Your instructions — What lines of the data include the string "Taster"? Copy them all.

Exercise data —
◇ ◇ ◇

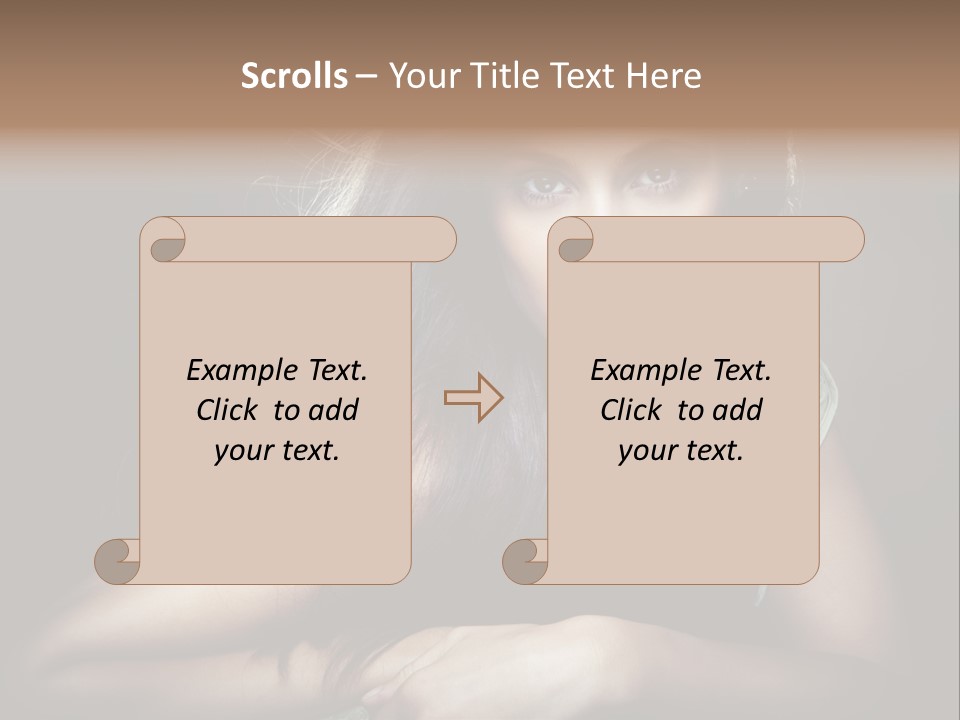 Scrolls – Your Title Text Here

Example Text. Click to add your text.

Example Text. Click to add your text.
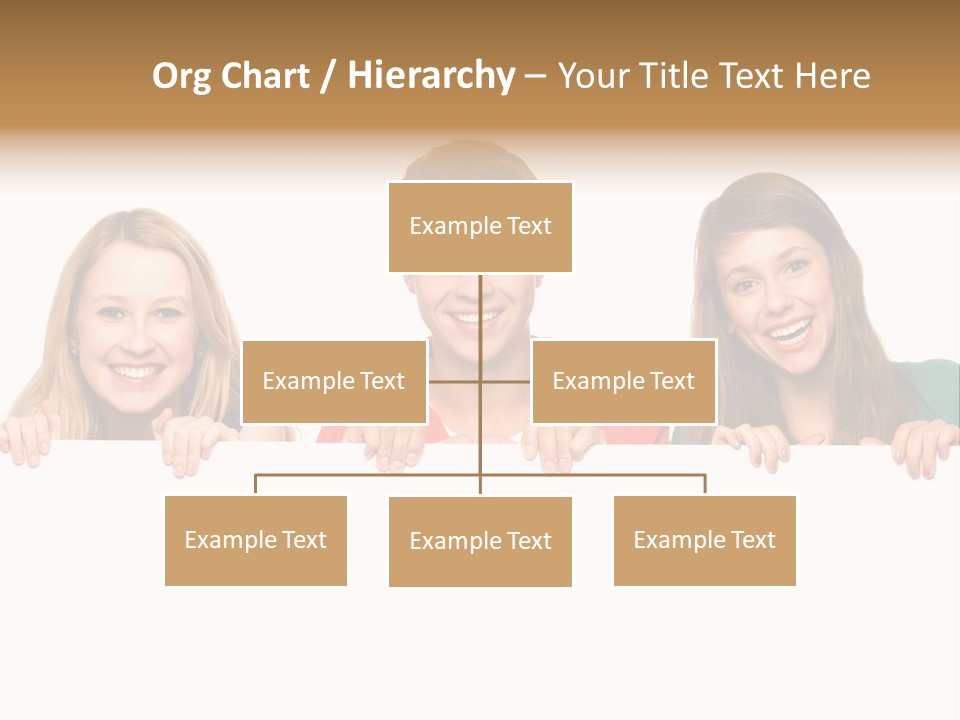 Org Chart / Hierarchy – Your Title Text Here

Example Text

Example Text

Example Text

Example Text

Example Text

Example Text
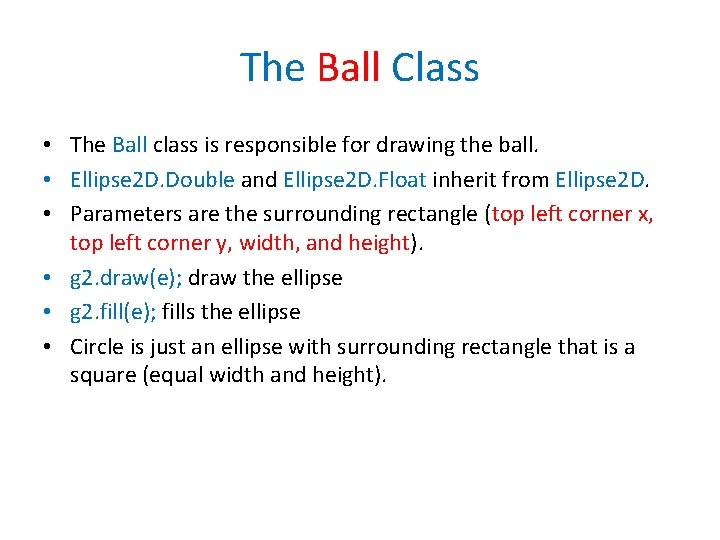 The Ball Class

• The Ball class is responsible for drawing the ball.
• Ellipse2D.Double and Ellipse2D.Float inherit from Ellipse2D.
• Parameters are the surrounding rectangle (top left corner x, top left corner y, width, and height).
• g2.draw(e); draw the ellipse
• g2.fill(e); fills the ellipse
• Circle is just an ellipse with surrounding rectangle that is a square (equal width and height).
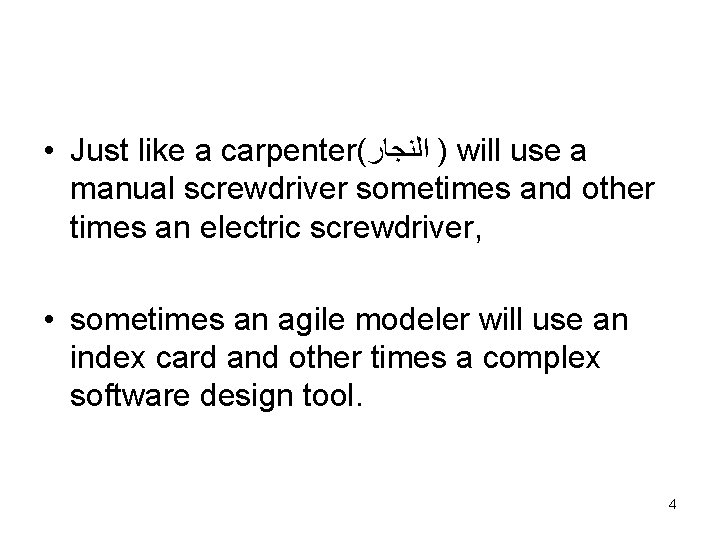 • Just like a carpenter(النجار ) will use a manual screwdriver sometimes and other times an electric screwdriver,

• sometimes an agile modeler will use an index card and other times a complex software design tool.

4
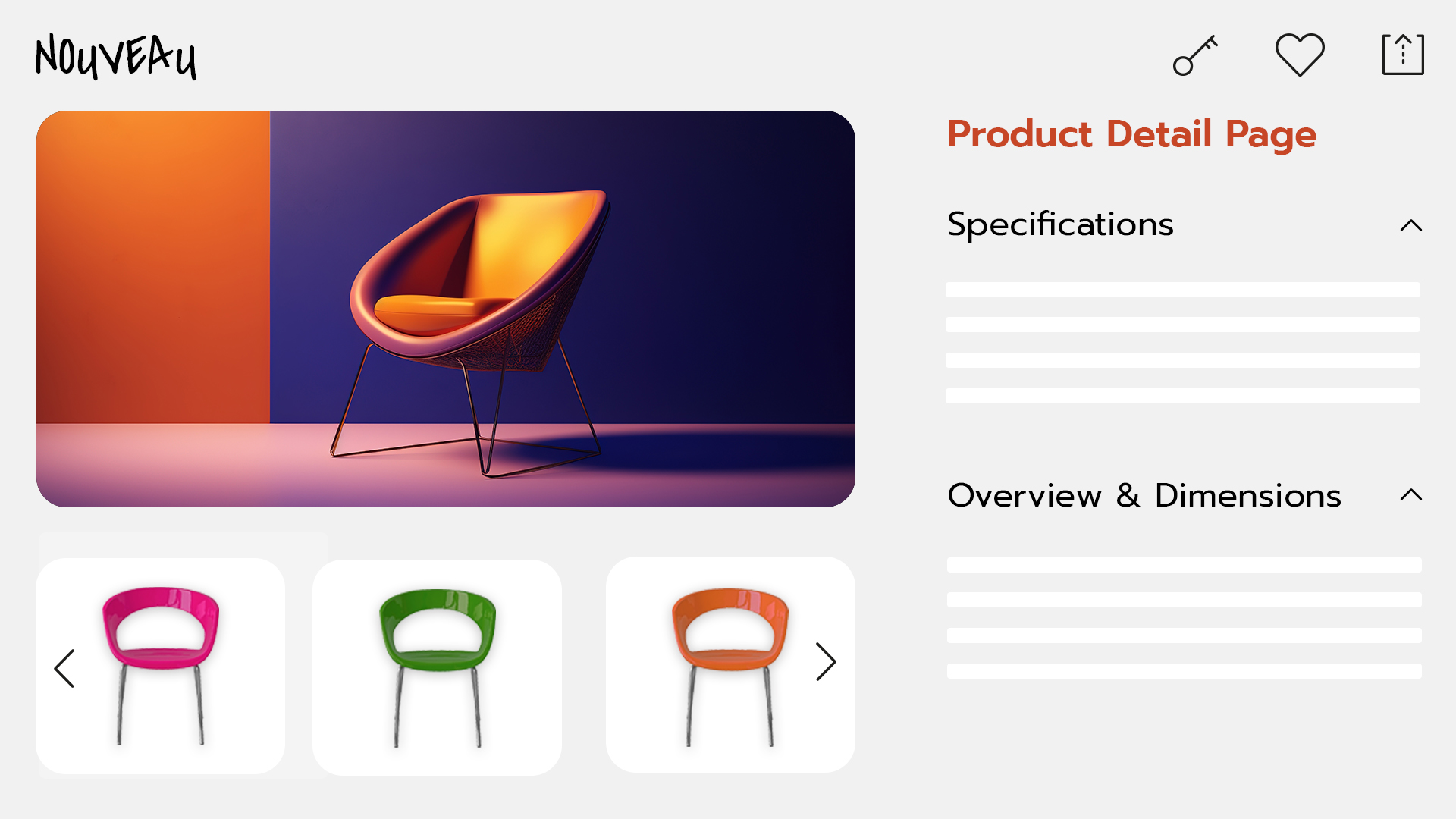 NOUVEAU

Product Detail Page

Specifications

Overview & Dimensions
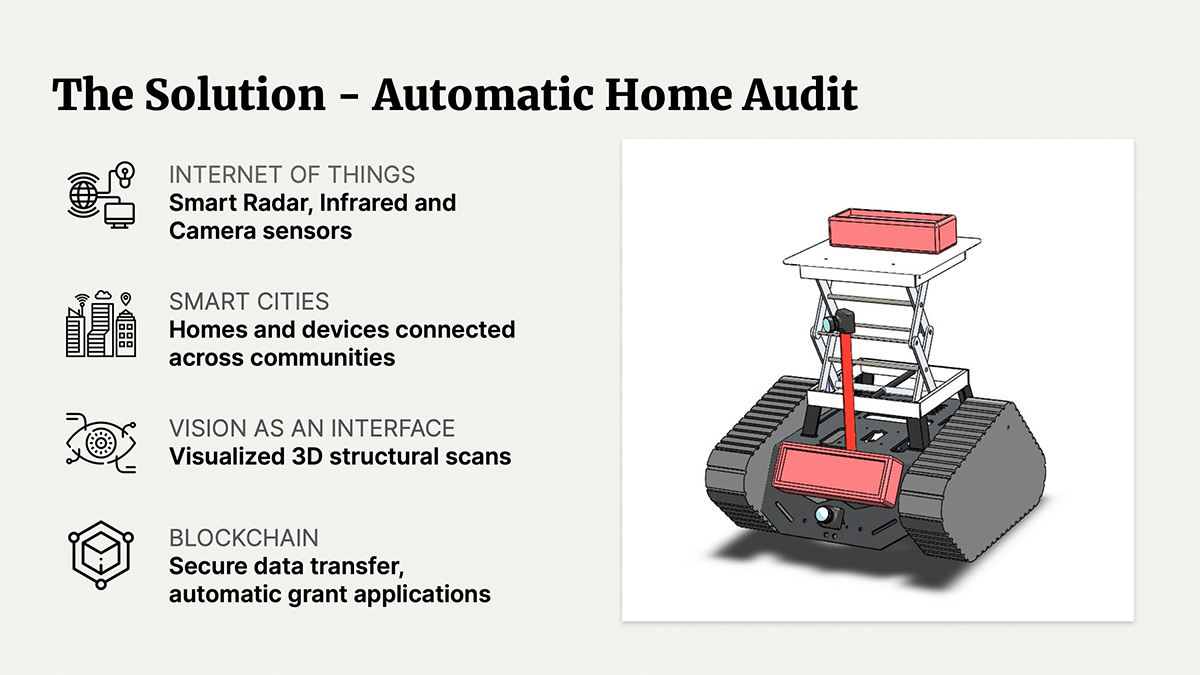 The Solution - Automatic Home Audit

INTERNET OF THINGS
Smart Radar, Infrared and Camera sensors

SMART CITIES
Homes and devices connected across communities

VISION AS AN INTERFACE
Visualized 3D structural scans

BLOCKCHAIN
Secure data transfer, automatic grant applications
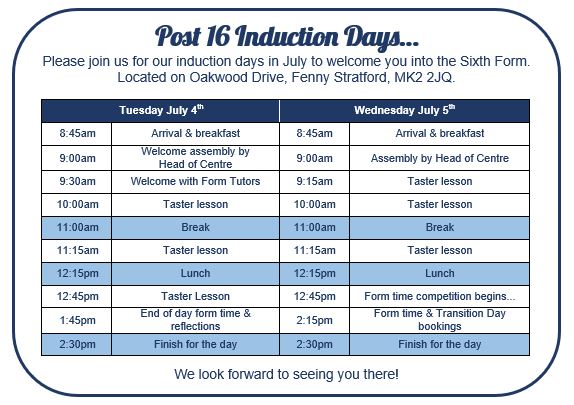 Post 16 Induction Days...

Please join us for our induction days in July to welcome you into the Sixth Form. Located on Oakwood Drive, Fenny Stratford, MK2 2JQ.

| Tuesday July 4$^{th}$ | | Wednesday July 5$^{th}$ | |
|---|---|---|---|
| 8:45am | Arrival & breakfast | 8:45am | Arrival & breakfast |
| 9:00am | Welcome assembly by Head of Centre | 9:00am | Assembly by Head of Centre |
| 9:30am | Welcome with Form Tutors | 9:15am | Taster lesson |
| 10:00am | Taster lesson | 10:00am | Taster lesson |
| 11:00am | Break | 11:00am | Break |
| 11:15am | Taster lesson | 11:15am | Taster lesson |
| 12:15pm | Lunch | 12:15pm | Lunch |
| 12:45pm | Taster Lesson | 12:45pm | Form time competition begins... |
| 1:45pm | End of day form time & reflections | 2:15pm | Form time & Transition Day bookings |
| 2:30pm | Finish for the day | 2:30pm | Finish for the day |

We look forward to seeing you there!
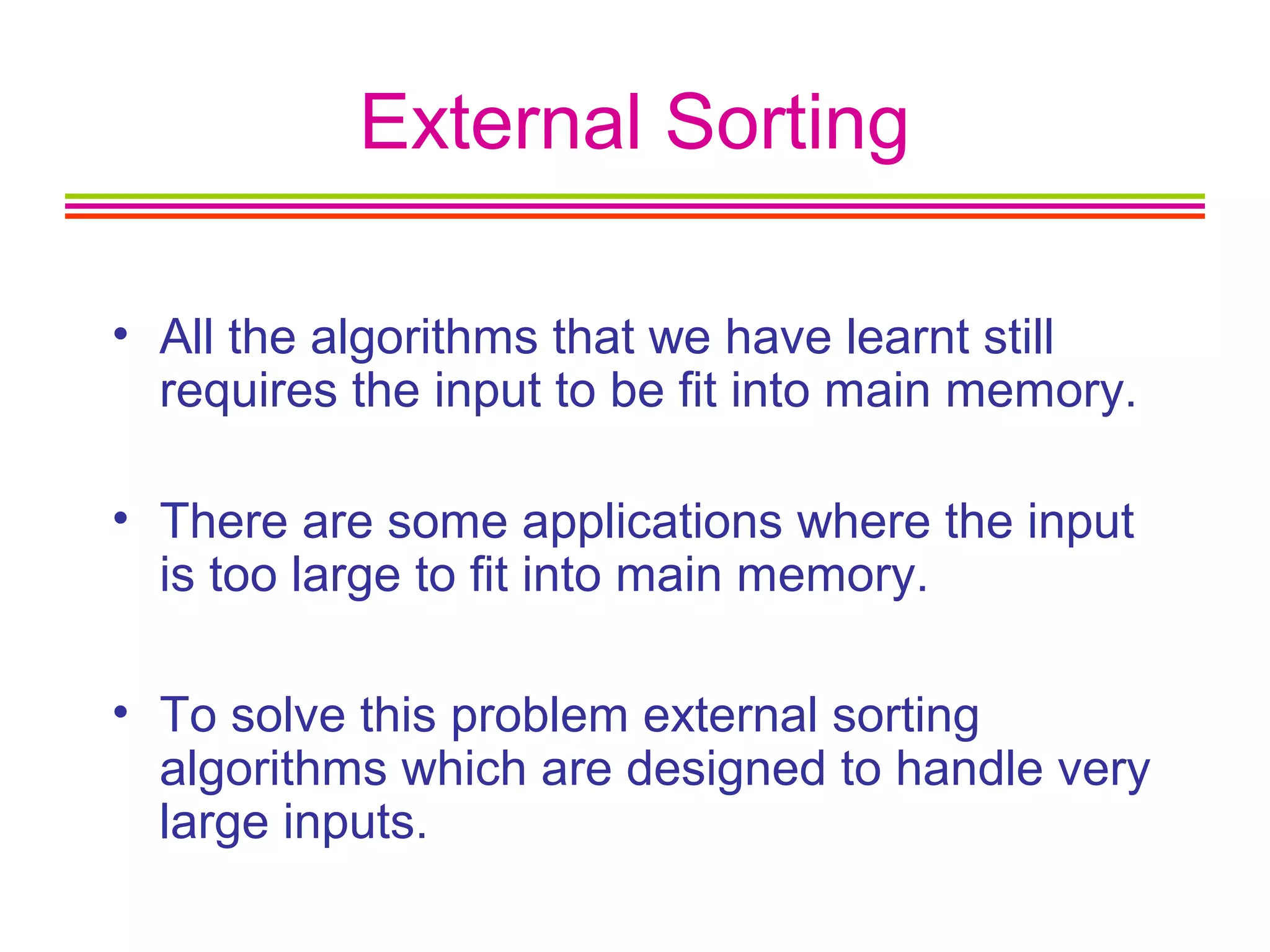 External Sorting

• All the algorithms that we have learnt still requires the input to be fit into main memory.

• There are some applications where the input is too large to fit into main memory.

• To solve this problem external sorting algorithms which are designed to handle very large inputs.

◇ ◇ ◇

Answer below —
| 9:30am | Welcome with Form Tutors | 9:15am | Taster lesson |
| 10:00am | Taster lesson | 10:00am | Taster lesson |
| 11:15am | Taster lesson | 11:15am | Taster lesson |
| 12:45pm | Taster Lesson | 12:45pm | Form time competition begins... |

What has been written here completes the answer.